Le métier d’investisseur solidaire consiste en particulier à s’adapter aux contextes d’intervention. Face au séisme dévastateur dont l’Equateur a été victime, la SIDI a voulu trouver, rapidement, une réponse adaptée aux besoins urgents de l’Organisation de cacaoculteurs FONMSOEAM.

Samedi 16 avril au soir, l’Equateur a été touché par un séisme, le plus puissant depuis 40 ans, qui a entrainé la désolation, avec plus de 600 morts et des dizaines de milliers de familles désormais sans-abri dans tout le quart nord-ouest du pays.

La zone la plus touchée, autour de l’épicentre, est la région côtière du nord-ouest, et notamment les villes, dont les équipements publics, maisons et petits immeubles ont été détruits par milliers ; mais le séisme a aussi des conséquences graves en milieu rural, avec des maisons tout ou partie détruites, et surtout une désorganisation profonde des canaux de circulation et de commercialisation, empêchant ainsi à nombre de paysans de vendre leur production, ce qui leur aurait permis de mieux faire face à l’urgence.
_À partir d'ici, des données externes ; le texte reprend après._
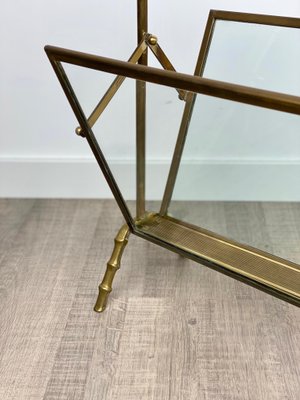 French Faux Bamboo Magazine Rack Stand in Brass Glass from Maison Baguès, 1950s-LYQ-1171657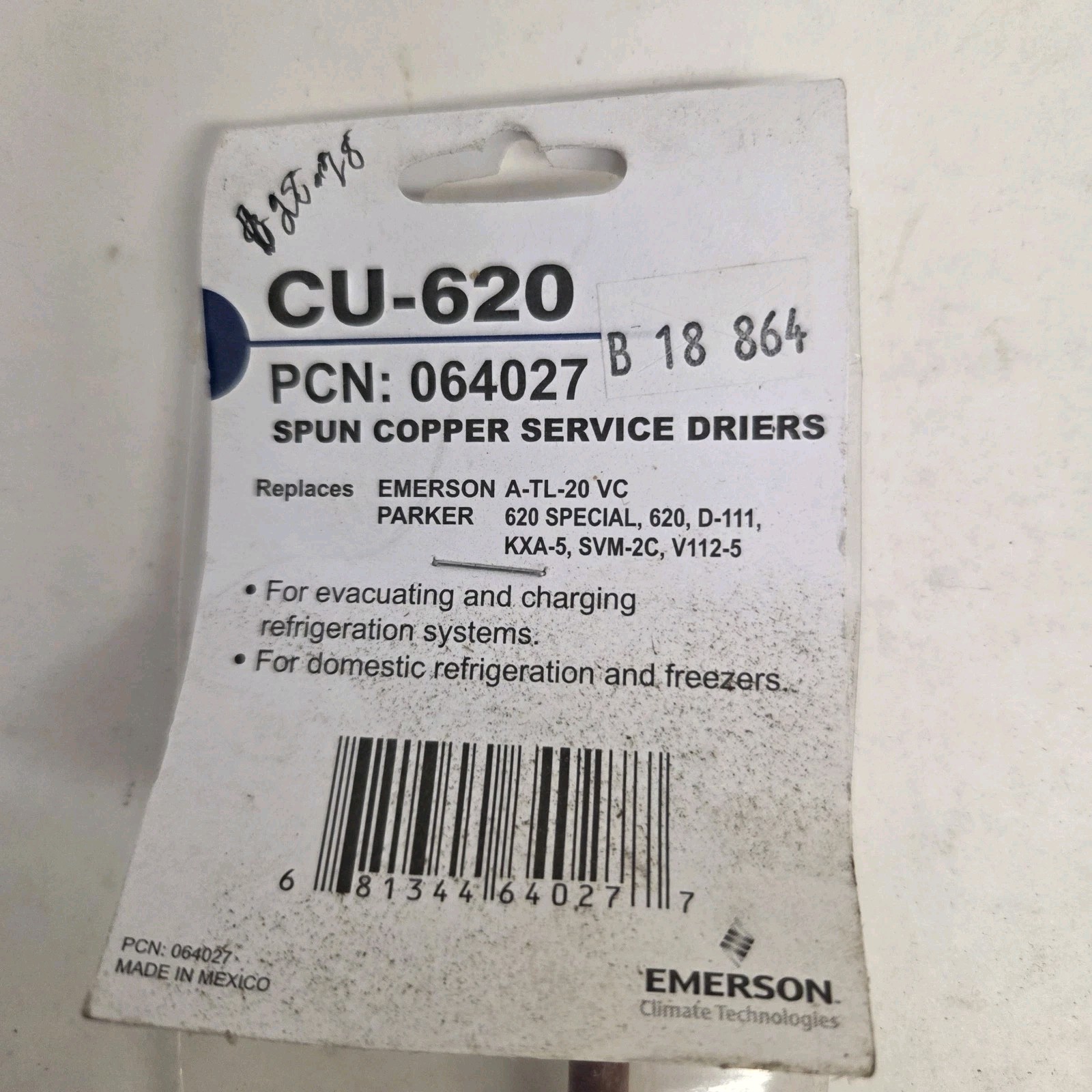 Emerson CU-620 Spun Copper Service Driers PCN: 064027, New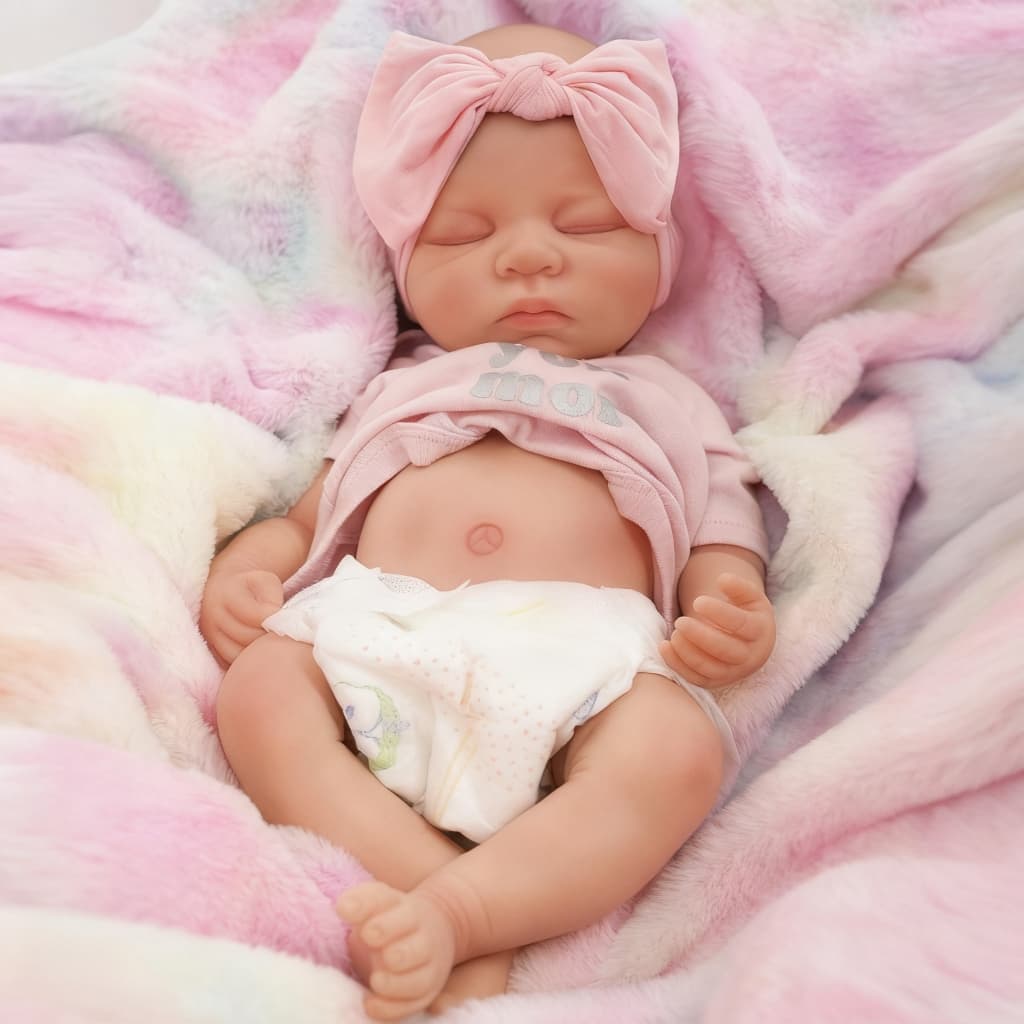 Bebê Reborn 48cm Silicone Solido Menina Mary Kit com Acessórios Pronta Entrega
caisses de fermentation FONMSOEAM détruites par le séisme Crédits: AVSF

Partenaire depuis 2013 de la SIDI, l’union de coopératives FONMSOEAM produit, transforme et commercialise une variété locale de cacao à faible rendement mais très recherché sur les marchés internationaux, le Nacional. La production de haute qualité des coopératives, labellisées bio et équitable, assure des revenus viables aux producteurs et leur permet de maintenir durablement leur écosystème.

L’appui financier de la SIDI, sous forme de crédits de campagne, permet à l’organisation de préfinancer la vente de son cacao auprès de l’importateur français du commerce équitable, Ethiquable, et donc de payer les paysans dès la récolte.  

En particulier, l’organisation de cacaoculteurs FONMSOEAM, située tout près de l’épicentre, déplore elle aussi des dégâts importants, outre la dégradation de ses infrastructures propres, chez les producteurs membres. 40 familles ont ainsi totalement perdu leur maison et leurs biens, et 156 autres ont des maisons désormais inhabitables. Dans les deux cas les gens campent à côté de leur maison (pour éviter les vols de ce qu’il resterait d’intact), ou encore dans des refuges communautaires, où la promiscuité fait craindre aux autorités des catastrophes sanitaires (zika, dengue, chikungunya et paludisme déjà sur place..).

Plus d’un mois plus tard, dans cette région assez enclavée, l’aide d’urgence est arrivée au compte-gouttes, et beaucoup des producteurs touchés n’ont reçu d’aide que de FONMSOEAM, la solidarité communautaire palliant les manquements de l’administration : c’est ainsi que l’organisation a décidé de fournir à chaque membre sans abri de quoi rebâtir sa maison. Dans ce contexte, l’organisation s’est tournée vers la SIDI, qui lui octroie des crédits de campagne depuis 2013, afin qu’elle puisse cette année encore préfinancer la production du cacao, et donc payer les producteurs dès la récolte, une année où ils ont un besoin pressant de trésorerie.

Le comité de gérance de la SIDI, considérant l’urgence et la légitimité de la demande, portée par la chargée de mission, a accepté de valider un prêt de 100 000 $, pour la campagne de juin à décembre, et octroyé selon des critères assouplis pour l’occasion. Surtout, reconnaissant le travail mené par l’organisation pour accompagner ses membres en difficulté, la SIDI a accepté, de manière tout à fait exceptionnelle, d’octroyer ce prêt à 0%.

Avec le prêt de la SIDI, avec également l’appui coordonné de ses autres partenaires (Ethiquable, AVSF, Fondation Rabobank, Oikocredit), avec surtout son équipe, FONMSOEAM va relever le défi de maintenir une production de cacao Nacional de haute qualité, certifiée bio et équitable, afin de permettre aux quelque 700 producteurs membres ou simples fournisseurs de relever la tête.